<<<<

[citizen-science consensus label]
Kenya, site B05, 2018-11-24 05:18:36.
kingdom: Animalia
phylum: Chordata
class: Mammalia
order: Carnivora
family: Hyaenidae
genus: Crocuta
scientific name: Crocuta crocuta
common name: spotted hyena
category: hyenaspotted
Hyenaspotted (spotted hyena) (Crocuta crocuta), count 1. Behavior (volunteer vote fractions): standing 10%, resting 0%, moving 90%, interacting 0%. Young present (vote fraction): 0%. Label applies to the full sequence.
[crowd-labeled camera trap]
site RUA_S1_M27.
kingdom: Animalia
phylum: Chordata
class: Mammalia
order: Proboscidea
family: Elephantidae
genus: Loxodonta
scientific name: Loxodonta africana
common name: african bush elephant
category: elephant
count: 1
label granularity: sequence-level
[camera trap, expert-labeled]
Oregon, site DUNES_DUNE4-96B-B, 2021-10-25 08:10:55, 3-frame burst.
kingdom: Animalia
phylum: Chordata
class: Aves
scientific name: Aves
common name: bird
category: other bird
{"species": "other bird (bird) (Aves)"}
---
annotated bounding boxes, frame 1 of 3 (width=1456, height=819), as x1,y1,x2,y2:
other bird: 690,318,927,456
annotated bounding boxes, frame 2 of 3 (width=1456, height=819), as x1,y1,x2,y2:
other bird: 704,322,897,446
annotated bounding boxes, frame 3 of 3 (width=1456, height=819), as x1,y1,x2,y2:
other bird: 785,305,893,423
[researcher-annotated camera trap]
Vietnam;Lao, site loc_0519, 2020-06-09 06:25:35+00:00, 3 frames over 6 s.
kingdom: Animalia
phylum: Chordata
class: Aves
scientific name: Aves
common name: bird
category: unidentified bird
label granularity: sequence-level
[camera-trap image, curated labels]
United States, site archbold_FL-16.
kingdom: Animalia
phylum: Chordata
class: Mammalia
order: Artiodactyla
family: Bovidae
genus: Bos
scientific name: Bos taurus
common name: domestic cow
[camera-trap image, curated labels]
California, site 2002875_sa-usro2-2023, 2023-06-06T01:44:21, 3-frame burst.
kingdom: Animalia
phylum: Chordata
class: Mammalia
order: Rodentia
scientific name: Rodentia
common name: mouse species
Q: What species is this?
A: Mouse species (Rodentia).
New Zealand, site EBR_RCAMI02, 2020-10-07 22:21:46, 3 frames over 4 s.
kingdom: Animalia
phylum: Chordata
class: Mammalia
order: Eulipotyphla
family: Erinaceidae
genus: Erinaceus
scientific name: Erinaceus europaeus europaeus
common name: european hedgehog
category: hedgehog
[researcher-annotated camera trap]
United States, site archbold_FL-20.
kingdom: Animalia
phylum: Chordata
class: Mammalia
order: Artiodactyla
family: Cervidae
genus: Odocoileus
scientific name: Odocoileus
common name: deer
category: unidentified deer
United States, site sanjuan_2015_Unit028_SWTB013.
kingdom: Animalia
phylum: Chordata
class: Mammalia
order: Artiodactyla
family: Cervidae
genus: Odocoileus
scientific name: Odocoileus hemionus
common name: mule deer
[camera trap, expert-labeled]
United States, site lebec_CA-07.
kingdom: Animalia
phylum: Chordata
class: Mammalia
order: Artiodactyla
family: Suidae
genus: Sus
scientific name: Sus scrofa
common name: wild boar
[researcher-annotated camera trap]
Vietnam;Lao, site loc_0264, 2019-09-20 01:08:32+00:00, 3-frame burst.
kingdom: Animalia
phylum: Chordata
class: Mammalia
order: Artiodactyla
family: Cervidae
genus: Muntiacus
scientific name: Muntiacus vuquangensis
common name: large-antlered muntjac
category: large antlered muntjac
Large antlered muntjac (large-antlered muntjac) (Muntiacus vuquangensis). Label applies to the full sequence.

>>>>

## TASK STATEMENT
If a line in the records above contains "United", copy that line.

## WORKED SOLUTION
United States, site archbold_FL-16.
United States, site archbold_FL-20.
United States, site sanjuan_2015_Unit028_SWTB013.
United States, site lebec_CA-07.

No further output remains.